■ **Exercise directions**: In the forum thread about missing SQL headers below, write out again the part that opens with the words "I am very new" and closes with "without problem now.", switching "hung up" to "stuck".

■ **Passage to read**:
Well I am not sure but I think, those headers "sql.h" are provided by "dev-db/unixOdbc". Emerge this and try again. unixOdbc is a dependency of openldap, so there shouldn't be a problem.

----------

## Maedhros

Moved from Installing Gentoo to Networking & Security.

----------

## rmdegennaro

 *Arno Nymous wrote:*   

> Well I am not sure but I think, those headers "sql.h" are provided by "dev-db/unixOdbc". Emerge this and try again. unixOdbc is a dependency of openldap, so there shouldn't be a problem.

 

I am very new to Gentoo, and slightly new to Linux.  So I apologize in advance for my bumbling.  I just saw this behaviour as well.  I added a few DBMS entries and LDAP to my USE list.  I did "emerge --update --deep --newuse world" and it kept getting hung up on not finding SQL headers (sql.h) for OpenLDAP.  

I then did "emerge openldap", which worked fine.  And then "emerge --update --deep --newuse world" again, and its compiling away without problem now.   

If anyone else is reading this, I would like to learn and know why.  According to the quoted item, I would have thought that unixODBC would be a dependency for OpenLDAP then.  Is that not true?  Also, why did the plain emerge work, but not the "newuse update" emerge?

Thanks,

Ralph

----------

■ **Listed records**:
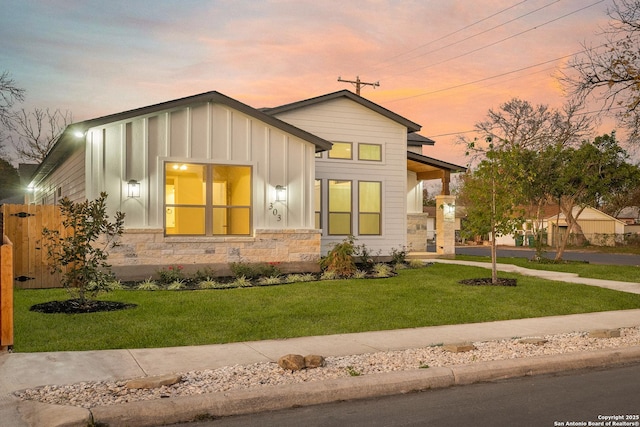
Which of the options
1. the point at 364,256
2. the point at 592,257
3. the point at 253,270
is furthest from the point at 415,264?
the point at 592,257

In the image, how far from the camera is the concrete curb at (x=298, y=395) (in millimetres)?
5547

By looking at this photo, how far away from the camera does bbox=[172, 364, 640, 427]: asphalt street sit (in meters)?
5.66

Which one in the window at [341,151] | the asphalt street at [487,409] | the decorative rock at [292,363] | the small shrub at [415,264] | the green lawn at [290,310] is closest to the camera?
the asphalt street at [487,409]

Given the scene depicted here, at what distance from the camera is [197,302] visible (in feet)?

---

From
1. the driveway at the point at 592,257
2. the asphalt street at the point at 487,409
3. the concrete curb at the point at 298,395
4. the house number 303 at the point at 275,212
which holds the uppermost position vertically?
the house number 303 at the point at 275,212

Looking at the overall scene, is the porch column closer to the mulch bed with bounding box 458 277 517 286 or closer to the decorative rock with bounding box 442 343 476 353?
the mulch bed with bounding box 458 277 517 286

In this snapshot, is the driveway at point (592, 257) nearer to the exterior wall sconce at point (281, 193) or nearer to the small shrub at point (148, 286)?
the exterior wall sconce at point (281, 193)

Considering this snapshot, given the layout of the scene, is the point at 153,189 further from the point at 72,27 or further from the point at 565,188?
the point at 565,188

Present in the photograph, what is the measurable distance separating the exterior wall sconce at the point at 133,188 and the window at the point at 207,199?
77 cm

--

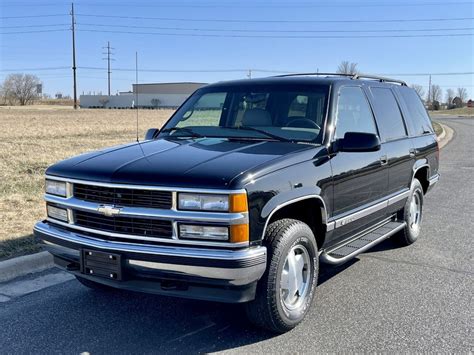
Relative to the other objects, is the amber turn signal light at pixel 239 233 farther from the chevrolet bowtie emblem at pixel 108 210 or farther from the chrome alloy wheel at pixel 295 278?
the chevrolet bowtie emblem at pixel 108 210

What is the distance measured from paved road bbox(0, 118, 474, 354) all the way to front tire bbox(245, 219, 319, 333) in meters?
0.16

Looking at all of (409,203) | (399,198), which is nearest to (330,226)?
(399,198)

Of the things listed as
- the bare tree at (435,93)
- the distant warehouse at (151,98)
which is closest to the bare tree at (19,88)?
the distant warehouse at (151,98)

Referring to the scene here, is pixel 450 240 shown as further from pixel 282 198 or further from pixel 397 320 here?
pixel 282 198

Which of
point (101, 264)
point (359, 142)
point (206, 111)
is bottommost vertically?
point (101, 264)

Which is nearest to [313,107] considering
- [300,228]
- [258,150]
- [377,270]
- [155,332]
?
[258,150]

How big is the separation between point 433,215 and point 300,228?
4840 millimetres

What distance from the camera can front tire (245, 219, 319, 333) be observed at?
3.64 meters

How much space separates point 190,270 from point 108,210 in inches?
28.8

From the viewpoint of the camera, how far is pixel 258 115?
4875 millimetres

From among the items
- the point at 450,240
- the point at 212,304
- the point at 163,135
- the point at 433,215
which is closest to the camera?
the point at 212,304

■ **Result below**:
I am very new to Gentoo, and slightly new to Linux.  So I apologize in advance for my bumbling.  I just saw this behaviour as well.  I added a few DBMS entries and LDAP to my USE list.  I did "emerge --update --deep --newuse world" and it kept getting stuck on not finding SQL headers (sql.h) for OpenLDAP.  

I then did "emerge openldap", which worked fine.  And then "emerge --update --deep --newuse world" again, and its compiling away without problem now.